One by one, the children were routed out of their hiding places.

This pattern with slight variations has been going on for at least 20 years or so in the West Tisbury school, but selectman Everett Whiting says things were entirely different when he was a pupil there. In fact his May Days had nothing to do with school and were not confined to the first of May at all, but went on for the whole month, in a sort of May madness. All the neighborhood children — except for one who wasn’t told — would chip together and buy a large bag of penny candy. They would put this on the unsuspecting one’s door step, usually in the early evening and knock at the door and then run away. The summoned one would then have to chase the others, and the chases led far and wide all over the town, through the warm May twilight. “We kept right on doing this in May even after we got to be 20 and older,” says Mr. Whiting nostalgically.

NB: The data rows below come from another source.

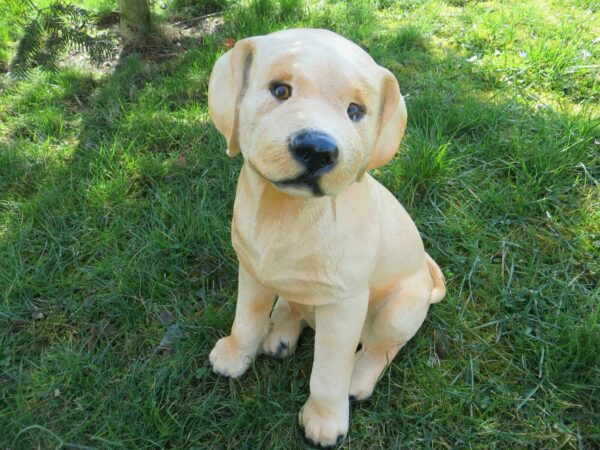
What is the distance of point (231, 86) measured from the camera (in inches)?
51.8

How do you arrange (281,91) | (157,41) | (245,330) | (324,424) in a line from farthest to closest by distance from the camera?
(157,41), (245,330), (324,424), (281,91)

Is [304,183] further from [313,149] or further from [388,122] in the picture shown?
[388,122]

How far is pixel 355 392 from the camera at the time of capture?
6.29 ft

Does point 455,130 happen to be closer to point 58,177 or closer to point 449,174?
point 449,174

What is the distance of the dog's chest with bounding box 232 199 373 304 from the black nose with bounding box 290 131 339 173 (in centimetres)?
32

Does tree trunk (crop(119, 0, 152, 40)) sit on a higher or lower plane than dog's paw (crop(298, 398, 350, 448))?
higher

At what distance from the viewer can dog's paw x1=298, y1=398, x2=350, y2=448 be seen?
1.76m

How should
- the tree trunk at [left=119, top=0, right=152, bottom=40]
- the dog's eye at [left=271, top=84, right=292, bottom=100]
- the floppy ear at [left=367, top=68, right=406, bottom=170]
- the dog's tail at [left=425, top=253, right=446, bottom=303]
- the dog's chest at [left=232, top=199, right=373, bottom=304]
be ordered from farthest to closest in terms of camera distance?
the tree trunk at [left=119, top=0, right=152, bottom=40] → the dog's tail at [left=425, top=253, right=446, bottom=303] → the dog's chest at [left=232, top=199, right=373, bottom=304] → the floppy ear at [left=367, top=68, right=406, bottom=170] → the dog's eye at [left=271, top=84, right=292, bottom=100]

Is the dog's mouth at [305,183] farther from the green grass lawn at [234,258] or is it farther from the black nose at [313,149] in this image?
the green grass lawn at [234,258]

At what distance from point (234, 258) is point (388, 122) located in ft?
4.26

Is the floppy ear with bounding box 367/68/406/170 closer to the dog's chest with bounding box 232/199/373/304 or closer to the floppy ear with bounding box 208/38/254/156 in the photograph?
the dog's chest with bounding box 232/199/373/304

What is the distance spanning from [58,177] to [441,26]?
3310mm

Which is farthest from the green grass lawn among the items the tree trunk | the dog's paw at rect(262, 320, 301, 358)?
the tree trunk

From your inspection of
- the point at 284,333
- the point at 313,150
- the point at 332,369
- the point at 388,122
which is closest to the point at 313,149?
the point at 313,150
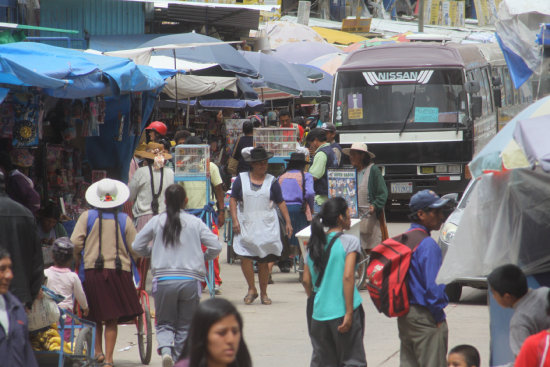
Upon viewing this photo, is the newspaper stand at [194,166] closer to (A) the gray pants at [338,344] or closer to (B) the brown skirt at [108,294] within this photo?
(B) the brown skirt at [108,294]

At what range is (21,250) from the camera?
6391mm

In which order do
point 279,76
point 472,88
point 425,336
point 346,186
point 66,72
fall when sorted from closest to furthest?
point 425,336, point 66,72, point 346,186, point 472,88, point 279,76

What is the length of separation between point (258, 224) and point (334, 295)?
413 centimetres

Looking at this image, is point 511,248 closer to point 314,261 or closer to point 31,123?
point 314,261

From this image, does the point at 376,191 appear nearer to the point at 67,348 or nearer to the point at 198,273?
the point at 198,273

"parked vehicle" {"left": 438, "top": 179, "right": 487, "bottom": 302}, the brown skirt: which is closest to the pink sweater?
the brown skirt

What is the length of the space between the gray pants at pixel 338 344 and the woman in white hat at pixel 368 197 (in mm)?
4886

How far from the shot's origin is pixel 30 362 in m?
5.45

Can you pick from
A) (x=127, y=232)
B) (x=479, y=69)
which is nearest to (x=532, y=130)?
(x=127, y=232)

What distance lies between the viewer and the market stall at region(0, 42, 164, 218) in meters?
8.43

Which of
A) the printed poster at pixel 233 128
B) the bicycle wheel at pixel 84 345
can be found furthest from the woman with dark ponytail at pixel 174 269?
the printed poster at pixel 233 128

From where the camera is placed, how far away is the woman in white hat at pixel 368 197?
11.1 meters

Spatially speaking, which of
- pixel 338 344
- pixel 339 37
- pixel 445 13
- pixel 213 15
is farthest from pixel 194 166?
pixel 445 13

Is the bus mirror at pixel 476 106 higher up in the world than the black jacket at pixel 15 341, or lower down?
higher up
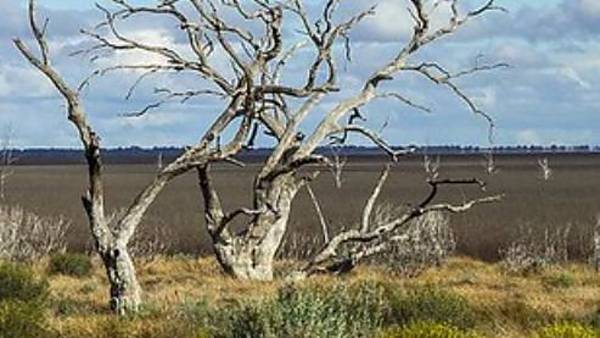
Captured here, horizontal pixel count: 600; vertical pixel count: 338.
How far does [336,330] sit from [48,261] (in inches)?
715

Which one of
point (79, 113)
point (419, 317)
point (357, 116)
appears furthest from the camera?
point (357, 116)

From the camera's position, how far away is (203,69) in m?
24.1

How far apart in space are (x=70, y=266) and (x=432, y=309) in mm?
13422

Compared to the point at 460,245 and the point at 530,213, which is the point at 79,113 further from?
the point at 530,213

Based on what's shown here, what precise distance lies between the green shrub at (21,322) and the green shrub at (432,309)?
14.2 feet

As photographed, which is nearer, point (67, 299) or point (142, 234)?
point (67, 299)

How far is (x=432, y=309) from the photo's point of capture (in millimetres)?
17109

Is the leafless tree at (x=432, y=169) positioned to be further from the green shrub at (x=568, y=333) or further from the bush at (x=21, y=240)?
the green shrub at (x=568, y=333)

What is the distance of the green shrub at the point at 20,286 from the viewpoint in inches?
766

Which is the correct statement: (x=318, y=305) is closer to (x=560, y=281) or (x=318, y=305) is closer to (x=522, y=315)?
(x=522, y=315)

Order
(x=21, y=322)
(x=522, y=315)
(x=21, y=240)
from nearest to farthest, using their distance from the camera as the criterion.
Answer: (x=21, y=322), (x=522, y=315), (x=21, y=240)

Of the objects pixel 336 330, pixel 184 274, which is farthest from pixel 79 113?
pixel 184 274

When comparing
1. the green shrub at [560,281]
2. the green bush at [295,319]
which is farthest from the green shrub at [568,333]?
the green shrub at [560,281]

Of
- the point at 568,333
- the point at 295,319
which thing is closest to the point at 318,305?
the point at 295,319
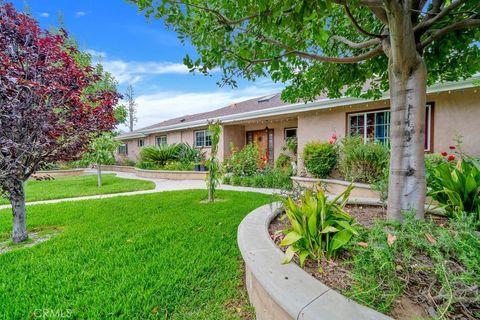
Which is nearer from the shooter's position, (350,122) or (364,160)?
(364,160)

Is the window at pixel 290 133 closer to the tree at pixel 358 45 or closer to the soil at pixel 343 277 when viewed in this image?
the tree at pixel 358 45

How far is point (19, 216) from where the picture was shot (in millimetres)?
3955

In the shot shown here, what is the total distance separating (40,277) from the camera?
2.75 meters

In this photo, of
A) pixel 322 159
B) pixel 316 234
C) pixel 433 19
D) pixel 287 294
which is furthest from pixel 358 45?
pixel 322 159

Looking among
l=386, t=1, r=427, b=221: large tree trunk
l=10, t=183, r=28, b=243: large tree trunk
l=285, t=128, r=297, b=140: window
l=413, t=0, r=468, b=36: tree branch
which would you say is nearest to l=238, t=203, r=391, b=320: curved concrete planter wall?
l=386, t=1, r=427, b=221: large tree trunk

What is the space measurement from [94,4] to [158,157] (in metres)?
8.05

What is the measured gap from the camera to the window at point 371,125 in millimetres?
7715

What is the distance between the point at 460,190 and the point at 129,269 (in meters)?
4.15

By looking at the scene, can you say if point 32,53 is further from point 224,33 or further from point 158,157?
point 158,157

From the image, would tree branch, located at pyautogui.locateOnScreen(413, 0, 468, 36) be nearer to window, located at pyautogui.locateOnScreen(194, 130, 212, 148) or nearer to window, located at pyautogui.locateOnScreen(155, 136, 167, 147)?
window, located at pyautogui.locateOnScreen(194, 130, 212, 148)

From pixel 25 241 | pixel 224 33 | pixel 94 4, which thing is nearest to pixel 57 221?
pixel 25 241

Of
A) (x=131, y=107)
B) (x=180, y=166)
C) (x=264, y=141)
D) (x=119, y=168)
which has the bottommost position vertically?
(x=119, y=168)

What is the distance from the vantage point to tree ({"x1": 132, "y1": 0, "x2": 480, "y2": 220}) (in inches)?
89.7

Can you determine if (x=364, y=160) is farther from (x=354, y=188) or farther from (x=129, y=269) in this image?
(x=129, y=269)
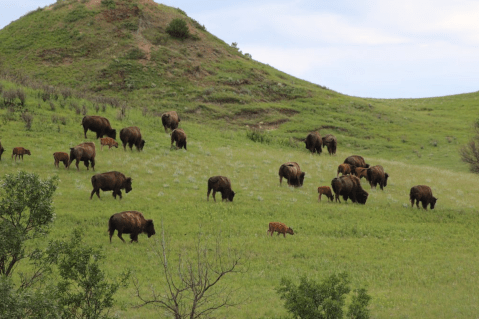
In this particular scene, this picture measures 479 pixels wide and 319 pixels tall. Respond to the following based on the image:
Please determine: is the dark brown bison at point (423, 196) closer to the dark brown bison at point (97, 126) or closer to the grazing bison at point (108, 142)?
the grazing bison at point (108, 142)

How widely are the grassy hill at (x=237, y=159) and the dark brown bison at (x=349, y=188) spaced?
78 centimetres

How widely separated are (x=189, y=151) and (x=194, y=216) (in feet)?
49.5

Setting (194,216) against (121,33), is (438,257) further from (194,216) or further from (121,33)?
(121,33)

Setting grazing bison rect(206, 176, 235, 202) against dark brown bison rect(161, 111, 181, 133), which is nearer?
grazing bison rect(206, 176, 235, 202)

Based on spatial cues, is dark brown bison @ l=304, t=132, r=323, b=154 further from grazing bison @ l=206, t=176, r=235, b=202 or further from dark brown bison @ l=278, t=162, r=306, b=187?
grazing bison @ l=206, t=176, r=235, b=202

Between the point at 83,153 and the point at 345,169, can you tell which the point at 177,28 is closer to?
the point at 345,169

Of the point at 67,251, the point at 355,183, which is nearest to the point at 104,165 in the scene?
the point at 355,183

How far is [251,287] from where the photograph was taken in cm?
1284

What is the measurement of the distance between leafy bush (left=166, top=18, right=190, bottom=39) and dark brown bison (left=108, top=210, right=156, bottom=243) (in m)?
60.7

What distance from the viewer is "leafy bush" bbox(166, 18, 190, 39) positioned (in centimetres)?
7194

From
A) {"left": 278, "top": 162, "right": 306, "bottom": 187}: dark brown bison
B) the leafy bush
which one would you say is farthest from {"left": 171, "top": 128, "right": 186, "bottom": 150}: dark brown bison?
the leafy bush

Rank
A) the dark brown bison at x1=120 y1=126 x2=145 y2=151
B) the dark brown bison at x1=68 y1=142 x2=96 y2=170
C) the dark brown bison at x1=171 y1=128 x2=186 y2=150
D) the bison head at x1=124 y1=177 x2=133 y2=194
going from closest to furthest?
the bison head at x1=124 y1=177 x2=133 y2=194 < the dark brown bison at x1=68 y1=142 x2=96 y2=170 < the dark brown bison at x1=120 y1=126 x2=145 y2=151 < the dark brown bison at x1=171 y1=128 x2=186 y2=150

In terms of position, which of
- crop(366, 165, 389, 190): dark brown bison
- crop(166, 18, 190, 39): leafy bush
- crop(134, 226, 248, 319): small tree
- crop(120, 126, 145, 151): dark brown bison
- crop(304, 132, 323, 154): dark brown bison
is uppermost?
crop(166, 18, 190, 39): leafy bush

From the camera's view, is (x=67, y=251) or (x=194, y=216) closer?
(x=67, y=251)
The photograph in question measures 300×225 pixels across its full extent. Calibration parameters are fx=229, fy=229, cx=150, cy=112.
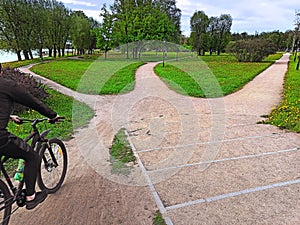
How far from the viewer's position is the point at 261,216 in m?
2.79

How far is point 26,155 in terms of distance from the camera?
2391 millimetres

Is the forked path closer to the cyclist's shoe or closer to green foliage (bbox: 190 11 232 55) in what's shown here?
the cyclist's shoe

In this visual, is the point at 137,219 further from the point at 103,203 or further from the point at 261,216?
the point at 261,216

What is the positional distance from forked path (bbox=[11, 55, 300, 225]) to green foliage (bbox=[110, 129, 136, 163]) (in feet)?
0.44

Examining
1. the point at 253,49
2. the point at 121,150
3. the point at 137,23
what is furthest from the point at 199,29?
the point at 121,150

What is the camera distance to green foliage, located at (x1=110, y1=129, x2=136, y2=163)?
4.31 metres

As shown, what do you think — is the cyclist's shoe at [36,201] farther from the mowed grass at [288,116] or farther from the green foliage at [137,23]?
the green foliage at [137,23]

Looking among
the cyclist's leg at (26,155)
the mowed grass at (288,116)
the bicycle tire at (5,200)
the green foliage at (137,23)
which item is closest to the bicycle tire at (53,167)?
the cyclist's leg at (26,155)

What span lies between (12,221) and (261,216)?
2.99 meters

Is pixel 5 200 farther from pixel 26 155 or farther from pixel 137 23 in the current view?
pixel 137 23

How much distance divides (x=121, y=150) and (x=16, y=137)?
8.35 feet

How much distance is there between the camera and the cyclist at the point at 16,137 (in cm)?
204

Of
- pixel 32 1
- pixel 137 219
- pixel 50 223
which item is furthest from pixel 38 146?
pixel 32 1

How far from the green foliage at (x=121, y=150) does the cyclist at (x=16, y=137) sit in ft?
Result: 5.89
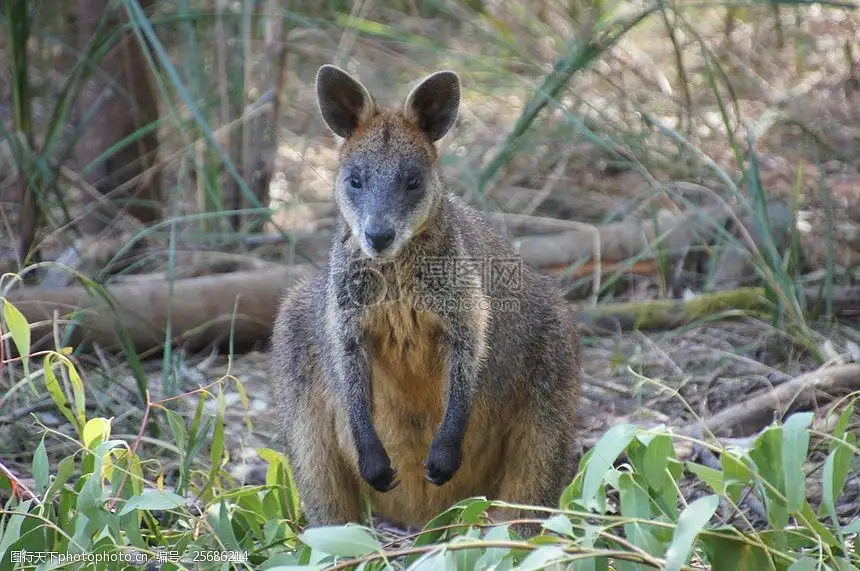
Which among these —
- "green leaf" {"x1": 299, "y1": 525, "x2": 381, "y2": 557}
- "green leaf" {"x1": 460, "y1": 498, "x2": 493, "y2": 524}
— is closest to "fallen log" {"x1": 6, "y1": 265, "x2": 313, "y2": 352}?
"green leaf" {"x1": 460, "y1": 498, "x2": 493, "y2": 524}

Mrs. Sidney N. Riggs is also inclined to be nostalgic about the Mays of her school days in West Tisbury. “May — the whole month — was just lovely,” she says. Yes, they did hang May baskets on teachers, but not at the school — at the teacher’s house. Her mother, Mary Wilder Cleaveland, who was a student at the Dukes County Academy in the 1870s, told her that the custom in her day was to close the school entirely on May 1st, and the boys would take the girls in horses and buggies for a picnic at Gay Head.

Rituals change, and no doubt the new school on Old County Road will develop some new twists of its own for May Day. All those trees to climb should provide new hiding places. But surely even the most modern of equipment and architecture can’t surpass the enduring spirit of a West Tisbury May Day.